Molecular Characterization of 61 Cases of Follicular Adenomas and Carcinomas of the Thyroid
Philippe Vielh, Catherine Richon, Guillaume Meurice, Bastien Job, Ludovic Lacroix, Virginie Marthy, Nelly Motte, Alexander Valent, Bernard Caillou, Abir Al Ghuzlan, Jean-Michel Bidart, Adel El Naggar, Vladimir Lazar, Philippe Dessen, Martin Schlumberger. Institut Gustave Roussy, Villejuif, France; MD Anderson Cancer Center, Houston
Background: Although fine needle aspiration cytology (FNAC) is an efficient method for diagnosing the benign or malignant nature of thyroid nodules, distinction between follicular adenomas and carcinomas may still represent a difficult task.
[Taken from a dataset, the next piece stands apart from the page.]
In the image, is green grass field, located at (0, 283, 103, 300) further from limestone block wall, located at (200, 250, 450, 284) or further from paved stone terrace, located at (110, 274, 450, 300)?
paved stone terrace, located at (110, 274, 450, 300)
Identification of distinct genomic alterations between these two groups of tumors, potentially applicable to cytological specimens, should be therefore of major interest.
Design: A series of 61 cases consisting of 31 cases of follicular adenomas and of 30 cases of follicular carcinomas were characterized by molecular methods: mutations in the RAS (H, K and N), BRAF, CTNNB1 and PIK3CA genes were assessed by sequencing, PAX8/PPARg and RET/PTC1 translocations by RT-PCR, and microRNA (miRNA) expression using 8x15K microarrays.
Results: Out of the 61 patients, 35 were female and 26 were male with a median age of 59 (21 to 86) and 58 (28 to 83) years, respectively. Median size of follicular adenomas was 3 (1 to 5.5) cm and histological subtypes were microfollicular in 6 (19%) cases, macrofollicular in 9 (29%) cases and of mixed subtype in 16 (52%) cases. Mean size of follicular carcinomas was 3.7 (1 to 15) cm and subtypes were microinvasive in 18 (60%) cases and widely invasive in 12 (40%) cases. Mutations (n=1) and translocations (n=0) were rarely found in adenomas as compared with follicular carcinomas (n=11 and n=3, respectively).
After data processing, 281 miRNA were validated for further analysis. An unsupervised clustering of 57 tumor samples (adenomas and carcinomas) shows two well distinct clusters: the first one covers 26 out of 28 carcinomas (93%) whereas the second one covers 28 out of 29 adenomas (97%). The differential analysis of carcinomas versus adenomas raised 20 miRNA: 19 were over-expressed in carcinomas, and one in adenoma. Further analysis of these 20 miRNA allows us to identify a signature composed of 10 miRNAsdistinguishing adenomas from carcinomas.
Conclusions: In conclusion, follicular lesions of the thyroid are clearly differentiated by the study of a small subset of miRNAs. Further studies are needed to verify these data before being used as an adjunct for helping the differential diagnosis between follicular adenomas and follicular carcinoma on cytological material obtained by FNAC, and to explore their functional significance.